Similarly, investors lost N624.4 billion as market capitalisation reduced to N11.8 trillion, the lowest level since July 2017.
However, activity level strengthened as average volume and value traded improved 7.6 percent and 40.2 percent to 251.7 million units and N4.7 billion respectively.
The top traded stocks by volume were GUARANTY (73.0m units), ACCESS (68.6m units) and ZENITH (61.1m units) while DANGCEM (N5.0bn), GUARANTY (N2.4bn) and NESTLE (N1.6bn) were the top traded stocks by value.
Sector performance remained largely bearish with all indices declining week-on-week.
The industrial goods index depreciated the most, falling 7.6 percent week-on-week0 following sell off in DANGCEM (-5.8%) and WAPCO (-10.0%).
In the same vein, the insurance and consumer goods indices slid 5.9 percent and 5.4 percent respectively week-on-week due to price depreciation in LINKASSURE (-15.7%) and NESTLE (-8.7%).
The banking index trailed, losing 4.4 percent week-on-week against the backdrop of losses in ZENITH (-4.1%) and UBA (-6.3%) while the oil & gas index dipped 1.7 percent week-on-week.
Investor sentiment stayed soft this week as market breadth weakened to 0.2x from 0.8x in the previous week following 12 stocks that advanced relative to 56 stocks that declined.

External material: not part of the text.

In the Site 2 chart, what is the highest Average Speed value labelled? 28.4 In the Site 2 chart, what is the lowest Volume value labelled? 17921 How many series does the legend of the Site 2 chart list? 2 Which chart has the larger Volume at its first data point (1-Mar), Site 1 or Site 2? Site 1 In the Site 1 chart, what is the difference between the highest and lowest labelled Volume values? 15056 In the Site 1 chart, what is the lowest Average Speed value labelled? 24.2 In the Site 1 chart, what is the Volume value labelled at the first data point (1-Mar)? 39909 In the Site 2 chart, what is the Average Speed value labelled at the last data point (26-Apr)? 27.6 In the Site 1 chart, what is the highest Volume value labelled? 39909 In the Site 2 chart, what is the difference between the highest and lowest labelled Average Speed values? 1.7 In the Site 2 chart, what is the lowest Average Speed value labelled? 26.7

The best performing stocks in the week were LAWUNION (+18.5%), UNITYBANK (+17.7%) and SKYEBANK (+15.5%) while CCNN (-26.9%), UNIVINSURE (-24.2%) and FORTE (-16.7%) were the worst performing in the week. Consequent on the poor performance, a number of market bellwethers with strong fundamentals are trading close to 52-week lows – GUARANTY (N31.95), ZENITH (N19.60) NIGERIAN BREWERIES (N84.00), DANGCEM (N200.00).